I've long maintained that the billable hour promotes inefficiency and is not conducive to the long-term interests of law firms. It's nice to see that clients are actually demanding fee structures that promote efficiency (the flat fee) and reward performance (such as a flat fee plus a bonus for achieving a quick settlement).

Perhaps now, law firms will take the adoption of serious technology a little more to heart.

There is a "but" however. As I'm fond of telling my clients, it's not just the technology, it's also the workflow you build around it, and the people using it. (As our logo says - it's People Process Technology - in roughly that order.)

All the best whiz-bang technology in the world will not make you more efficient if you don't train your people on how to use it properly and haven't thought through the process that the technology is supposed to enhance.

So before any lawyers reading this rush off to buy the latest-and-greatest piece of technology, plan how it's going to fit into what your firm actually does, who will use it, and how much you're willing to spend on training.

Otherwise you'll end up with just more really cool-looking shelfware . . .

Friday, January 30, 2009

A fascinating snippet from Slate today that nicely demonstrates that if your company has yet to put together a decent records management policy, you're not alone.

Apparently US federal electronic archiving policies are next to non-existent. Oh yes, everyone in the various branches of federal government understands the paper archiving policies, but electronic records are left out in the cold. (Speaking of which, will winter ever end? I'd like to get back to biking).

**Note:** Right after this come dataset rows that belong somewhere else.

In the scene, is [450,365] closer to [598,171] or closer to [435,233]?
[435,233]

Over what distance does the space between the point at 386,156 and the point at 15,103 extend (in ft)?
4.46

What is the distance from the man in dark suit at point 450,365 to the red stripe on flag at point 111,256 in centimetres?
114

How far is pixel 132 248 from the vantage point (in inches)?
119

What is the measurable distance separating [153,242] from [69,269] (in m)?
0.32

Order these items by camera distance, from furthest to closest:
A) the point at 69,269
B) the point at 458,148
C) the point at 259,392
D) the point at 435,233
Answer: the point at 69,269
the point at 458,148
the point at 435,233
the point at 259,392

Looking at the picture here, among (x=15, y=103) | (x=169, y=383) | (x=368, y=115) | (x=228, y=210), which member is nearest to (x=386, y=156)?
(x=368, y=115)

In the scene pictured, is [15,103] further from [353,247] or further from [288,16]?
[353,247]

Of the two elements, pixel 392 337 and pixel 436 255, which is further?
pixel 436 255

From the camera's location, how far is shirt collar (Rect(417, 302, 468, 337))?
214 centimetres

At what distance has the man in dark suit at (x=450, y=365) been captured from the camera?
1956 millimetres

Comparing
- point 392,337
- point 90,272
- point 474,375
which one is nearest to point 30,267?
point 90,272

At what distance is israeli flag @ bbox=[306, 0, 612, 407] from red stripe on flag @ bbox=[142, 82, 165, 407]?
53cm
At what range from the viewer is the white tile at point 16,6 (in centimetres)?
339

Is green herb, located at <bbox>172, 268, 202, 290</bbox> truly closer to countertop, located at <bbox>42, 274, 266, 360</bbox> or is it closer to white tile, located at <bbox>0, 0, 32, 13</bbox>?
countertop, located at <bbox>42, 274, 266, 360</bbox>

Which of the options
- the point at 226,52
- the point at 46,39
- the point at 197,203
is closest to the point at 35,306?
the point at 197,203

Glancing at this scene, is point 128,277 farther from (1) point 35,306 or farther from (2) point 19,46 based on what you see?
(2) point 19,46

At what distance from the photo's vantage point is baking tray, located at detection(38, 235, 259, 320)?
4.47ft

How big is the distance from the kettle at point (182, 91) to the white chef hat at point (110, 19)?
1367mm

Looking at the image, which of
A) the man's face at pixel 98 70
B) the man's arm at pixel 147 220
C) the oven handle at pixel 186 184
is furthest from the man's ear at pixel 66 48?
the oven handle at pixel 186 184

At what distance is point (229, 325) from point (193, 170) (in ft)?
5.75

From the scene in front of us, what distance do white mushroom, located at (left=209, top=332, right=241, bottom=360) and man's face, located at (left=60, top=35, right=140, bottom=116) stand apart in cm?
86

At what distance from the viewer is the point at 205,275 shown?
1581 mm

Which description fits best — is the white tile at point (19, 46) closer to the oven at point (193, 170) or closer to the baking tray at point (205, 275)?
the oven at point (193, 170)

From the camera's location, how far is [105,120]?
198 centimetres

A 2005 report by the National Archives and Records Administration stated that "electronic records are generally not disposed of in accordance" with federal regulations. In particular, many e-mails are "being destroyed prematurely". For followers of eDiscovery issues, the reasons for premature destruction and failure to follow supposed records policies will be familiar:

1. Use of personal computers to write emails, and subsequent failure to turn in those files.
2. Electronic records are less tangible than paper records and they are often not considered to be records needing to be filed and retired properly.
3. The job of records custodian is left unfilled, and when filled the holders of the position are not properly trained in their record retention obligations.
4. The National Archives' technology branch (which is the entity responsible for retaining appropriate records) is so antiquated that it cannot process common file types such as Microsoft Word documents and PowerPoint slides.

This last reason for failure to archive records properly may not seem to be immediately relevant to most companies. However, it's not unusual for companies to have a mirror-image of this problem: an inability to read records because they are stored in a format that is simply too antiquated to be of any use. (Anyone have any 51/2 inch diskettes left? What about the hardware to read them?)

Although this article is slanted towards the need for federal agencies to respond to Freedom of Information Act requests, but could equally apply to companies needing to deal with eDiscovery demands.